======== EXTRACTED ENTRIES

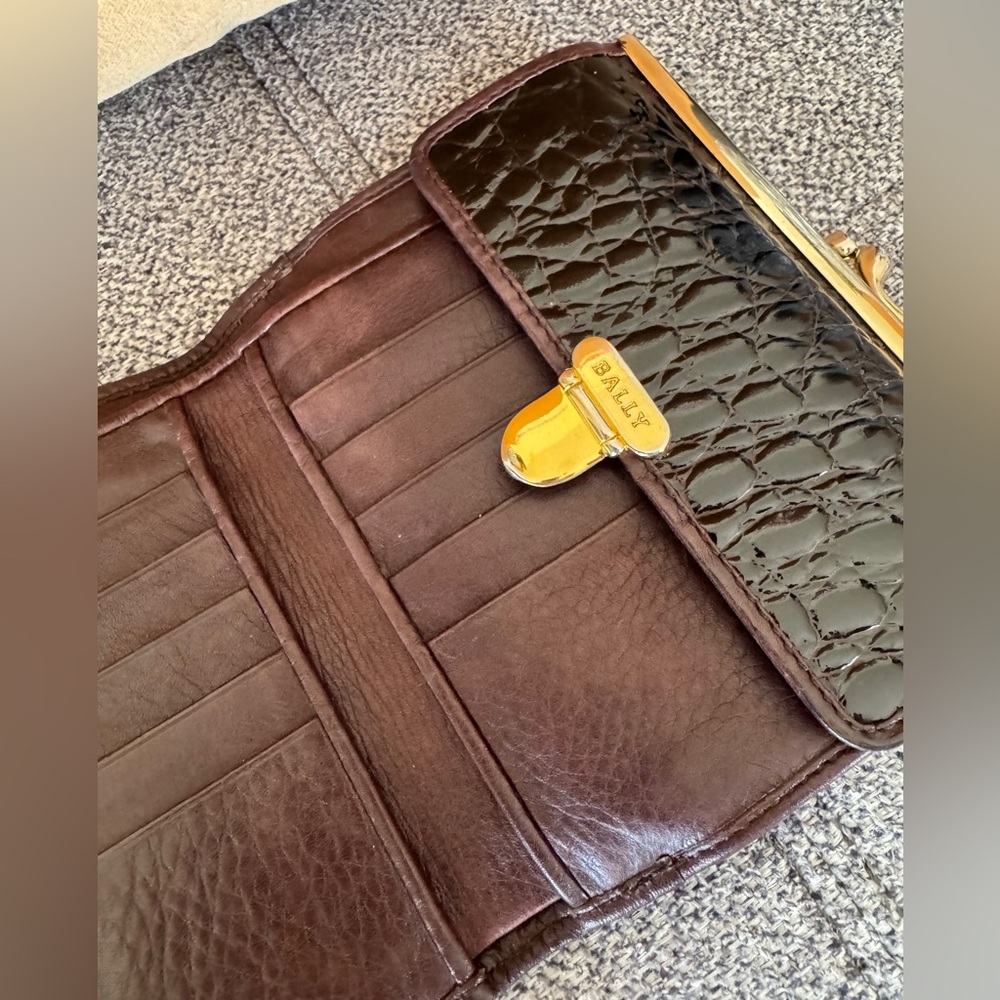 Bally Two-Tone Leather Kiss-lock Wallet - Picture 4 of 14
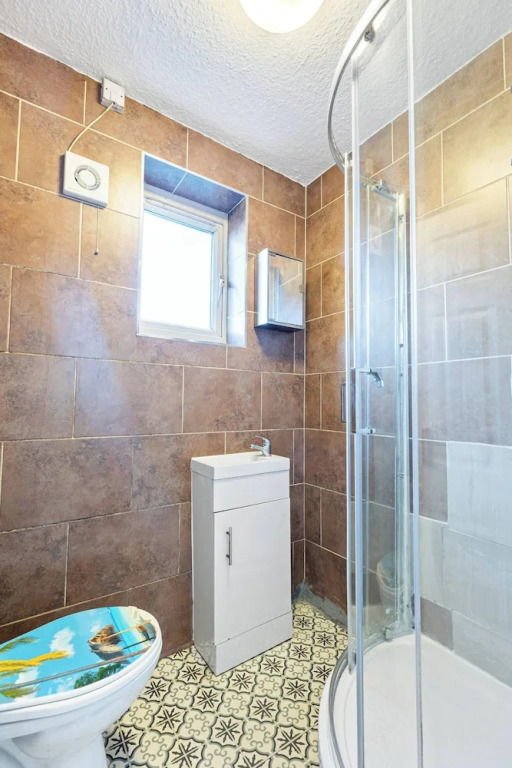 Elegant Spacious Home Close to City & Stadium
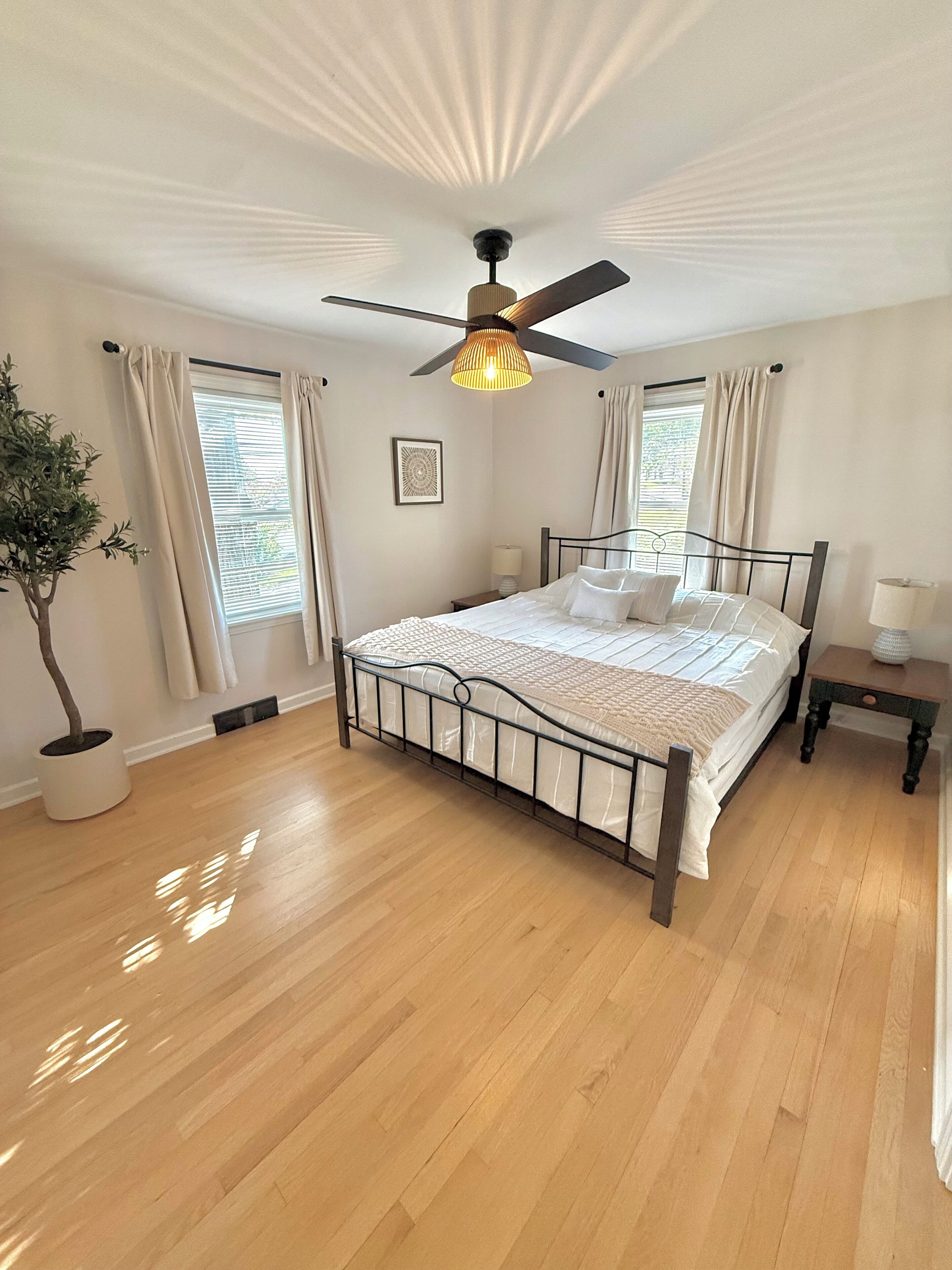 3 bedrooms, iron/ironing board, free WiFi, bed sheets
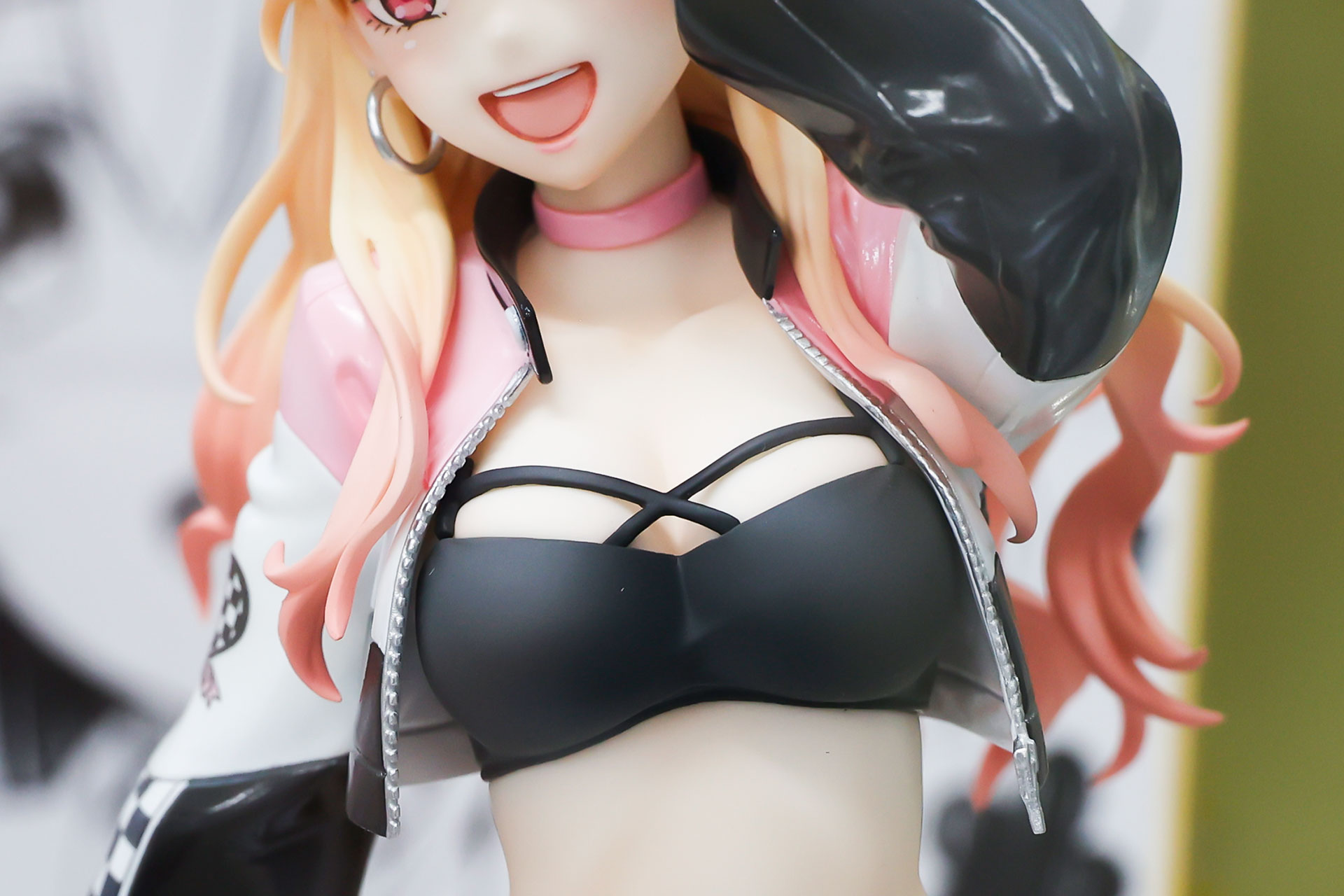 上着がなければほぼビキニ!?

================
======== EXTRACTED ENTRIES

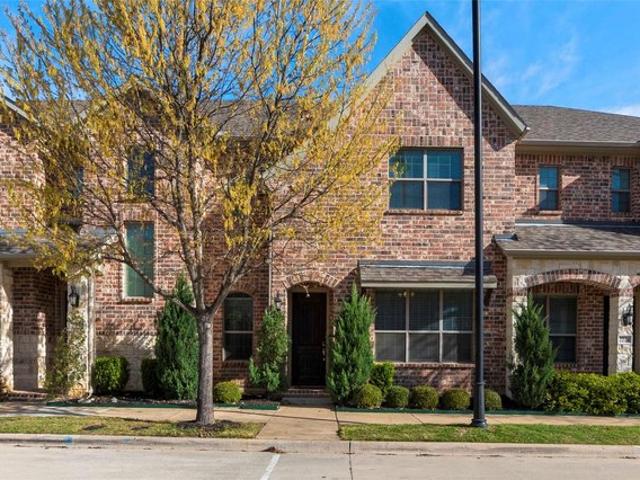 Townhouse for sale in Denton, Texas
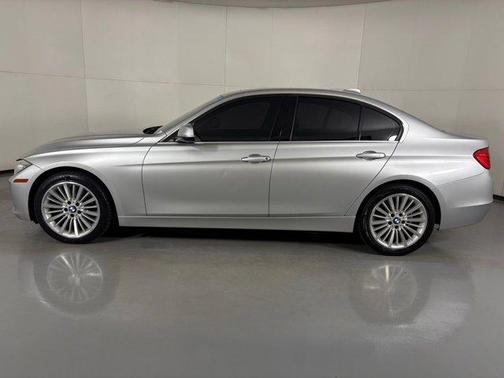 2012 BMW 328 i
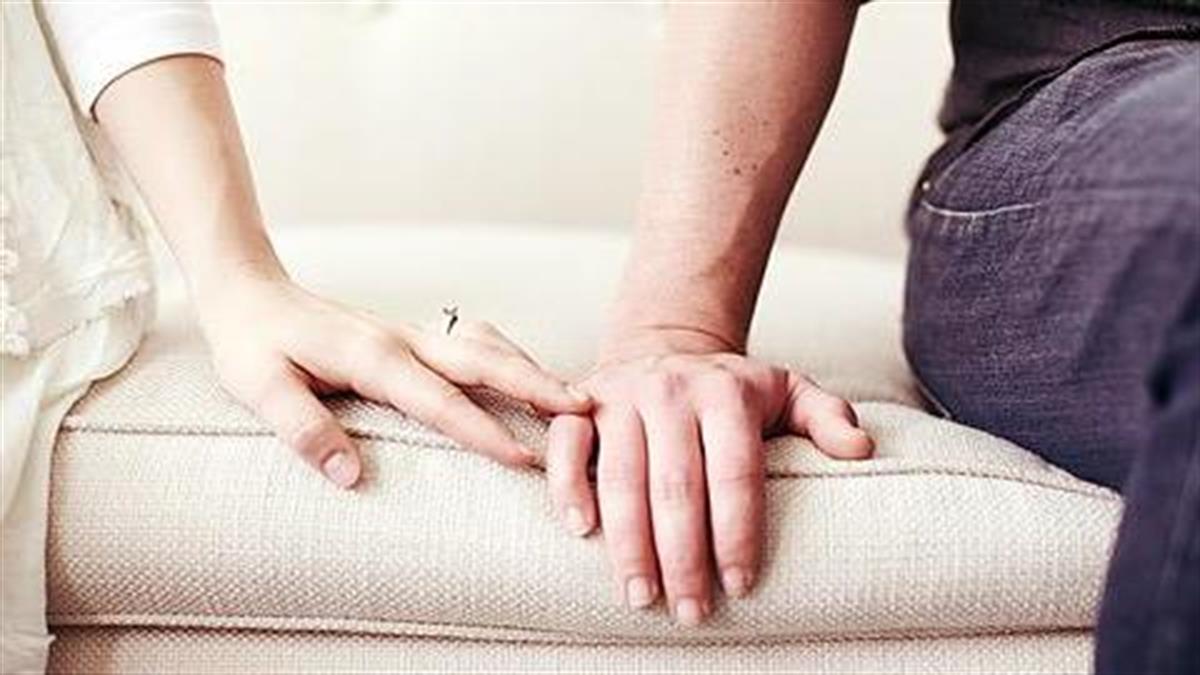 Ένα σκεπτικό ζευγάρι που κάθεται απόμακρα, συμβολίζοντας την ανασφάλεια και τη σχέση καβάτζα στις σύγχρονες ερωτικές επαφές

================
======== EXTRACTED ENTRIES

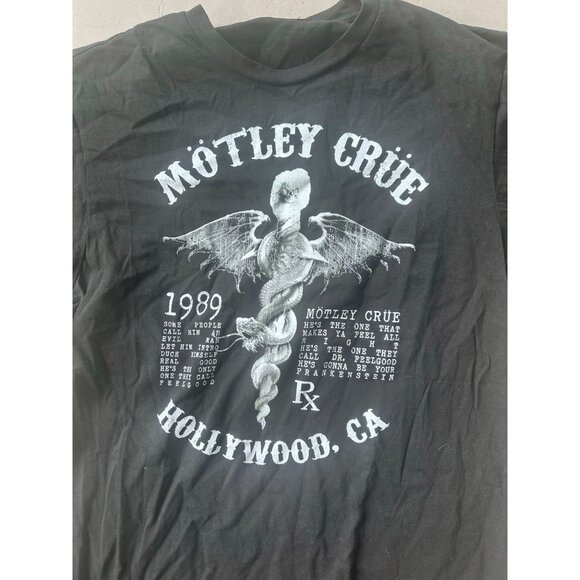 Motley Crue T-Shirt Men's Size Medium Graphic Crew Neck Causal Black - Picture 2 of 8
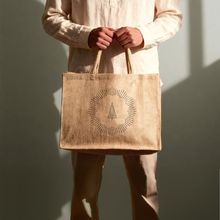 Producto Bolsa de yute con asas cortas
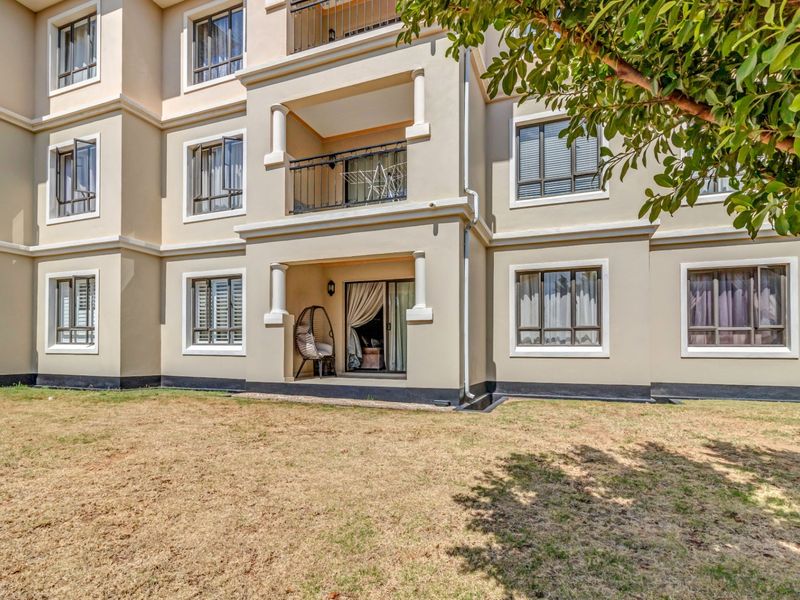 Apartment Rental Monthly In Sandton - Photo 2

================

- _WORK REQUIRED_
From the entries above, copy exactly the lines starting at the one with "2012 BMW 328 i" and stopping at the one with "Ένα σκεπτικό ζευγάρι", keeping both ends. Drop the pictures.

- _TASK SOLUTION_
 2012 BMW 328 i
 Ένα σκεπτικό ζευγάρι που κάθεται απόμακρα, συμβολίζοντας την ανασφάλεια και τη σχέση καβάτζα στις σύγχρονες ερωτικές επαφές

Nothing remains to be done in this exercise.